Irish bailout: UK forced to act to stop crisis spreading north
David Cameron has revealed he signed off a £7bn bailout loan for the Republic to save Northern Ireland from spinning into an economic crisis.
In an interview with the Belfast Telegraph, the Prime Minister warned how failing to reach out to the Republic would have resulted in “very bad consequences” for Northern Ireland.
Mr Cameron also dropped a heavy hint that calls for a cut in Northern Ireland's corporation tax would be kicked into the long grass as a result of the collapse of the Irish economy.
Speaking at No 10, the Prime Minister insisted that refusing to intervene in the Republic's woes was not an option.
Part-nationalised Royal Bank of Scotland, which is seen as being the most vulnerable UK bank in terms of Irish lending through its Ulster Bank subsidiary, operates in the Republic and its share price has fluctuated since the crisis erupted. Yesterday it fell nearly 5%, down 1.9p to 39.8p.
The land border and trade links meant the knock-on impact would have been severe, the PM warned.
“Not acting to help the Irish economy would have very bad consequences for Northern Ireland,” Mr Cameron said.
“I think it would also have very bad consequences for the whole of the United Kingdom.
“Ireland is a very big trading partner, it's one of our biggest export markets, our banks and financial institutions are very much linked.
“We have huge amounts of people from Ireland coming to work in the UK and people from the UK going to work in Northern Ireland, so the connections between the economies are very great.
“If the Southern Ireland economy failed that would have very bad consequences for Northern Ireland, so that is one of the reasons for being involved in helping the Irish economy stabilise and grow.
“If you look at the performance of the Irish economy, there are some positive signs.
“The problems are around its banks and the level of debts partly linked to its banks.

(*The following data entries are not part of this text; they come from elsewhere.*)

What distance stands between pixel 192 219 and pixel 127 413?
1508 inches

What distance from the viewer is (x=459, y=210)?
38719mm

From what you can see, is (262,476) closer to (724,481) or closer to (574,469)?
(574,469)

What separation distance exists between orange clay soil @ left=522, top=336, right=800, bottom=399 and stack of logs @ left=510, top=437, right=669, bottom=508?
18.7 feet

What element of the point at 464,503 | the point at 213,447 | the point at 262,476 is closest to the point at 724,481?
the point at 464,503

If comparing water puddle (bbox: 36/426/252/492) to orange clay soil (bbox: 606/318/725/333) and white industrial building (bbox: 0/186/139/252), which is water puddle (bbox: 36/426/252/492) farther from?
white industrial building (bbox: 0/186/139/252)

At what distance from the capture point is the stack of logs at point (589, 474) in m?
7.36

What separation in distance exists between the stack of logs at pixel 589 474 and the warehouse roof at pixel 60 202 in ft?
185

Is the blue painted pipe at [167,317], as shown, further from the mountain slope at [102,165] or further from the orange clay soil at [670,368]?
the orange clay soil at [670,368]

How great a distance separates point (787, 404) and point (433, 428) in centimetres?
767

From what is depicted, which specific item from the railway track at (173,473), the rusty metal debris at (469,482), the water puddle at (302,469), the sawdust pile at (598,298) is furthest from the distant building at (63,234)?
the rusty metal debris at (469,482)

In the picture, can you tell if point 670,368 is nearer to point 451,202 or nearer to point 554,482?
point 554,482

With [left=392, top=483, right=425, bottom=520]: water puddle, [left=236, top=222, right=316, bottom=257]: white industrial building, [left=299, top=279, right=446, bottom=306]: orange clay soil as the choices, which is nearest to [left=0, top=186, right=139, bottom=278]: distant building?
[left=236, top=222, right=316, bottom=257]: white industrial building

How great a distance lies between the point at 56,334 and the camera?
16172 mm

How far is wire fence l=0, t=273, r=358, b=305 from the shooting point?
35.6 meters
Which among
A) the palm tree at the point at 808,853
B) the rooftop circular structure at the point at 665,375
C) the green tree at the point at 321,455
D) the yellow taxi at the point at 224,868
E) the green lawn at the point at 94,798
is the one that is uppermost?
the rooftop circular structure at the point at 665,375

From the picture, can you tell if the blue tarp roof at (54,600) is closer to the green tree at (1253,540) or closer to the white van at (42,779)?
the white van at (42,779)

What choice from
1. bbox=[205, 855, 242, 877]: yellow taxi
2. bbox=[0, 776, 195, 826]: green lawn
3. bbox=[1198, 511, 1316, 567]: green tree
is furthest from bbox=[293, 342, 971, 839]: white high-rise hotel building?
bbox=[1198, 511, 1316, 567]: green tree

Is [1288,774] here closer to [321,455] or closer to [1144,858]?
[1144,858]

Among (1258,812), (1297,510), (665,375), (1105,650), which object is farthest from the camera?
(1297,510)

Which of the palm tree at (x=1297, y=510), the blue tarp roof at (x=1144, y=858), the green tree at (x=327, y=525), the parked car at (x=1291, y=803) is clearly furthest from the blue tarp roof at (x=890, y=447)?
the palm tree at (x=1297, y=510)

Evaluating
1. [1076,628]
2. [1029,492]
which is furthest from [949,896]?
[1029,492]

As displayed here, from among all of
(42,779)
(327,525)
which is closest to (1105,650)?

If those problems can be dealt with, I don't see why the Irish economy can't go on and succeed.”
The UK contribution will be mixed into an international package worth up to £85bn backed by the European Union and the International Monetary Fund.
The terms of the deal are still being thrashed out. Germany in particular is said to be very keen on forcing Ireland to hike up its 12.5% corporation tax rate, something that was credited with fuelling the boom years.
While calls continue from politicians and some business leaders for Northern Ireland's rate to be brought in line with the Republic as a means of attracting overseas investment, Mr Cameron indicated that was unlikely to be a major short-term priority.
He said: “In terms of the low corporation tax rate, I think we have to be careful here. I do believe it's up to countries to set their own tax rates, I don't believe in a European-wide setting of tax rates.
“I think we have to be careful before we do too much insisting on what people should do. It's important that countries set tax rates that are sustainable.
“In terms of Northern Ireland, this issue I don't think has gone away, but obviously the focus will be much more on how we get the Southern Ireland economy much more stable and growing.
“We will have to see where the tax rate ends up at the end of that before taking forward this agenda.”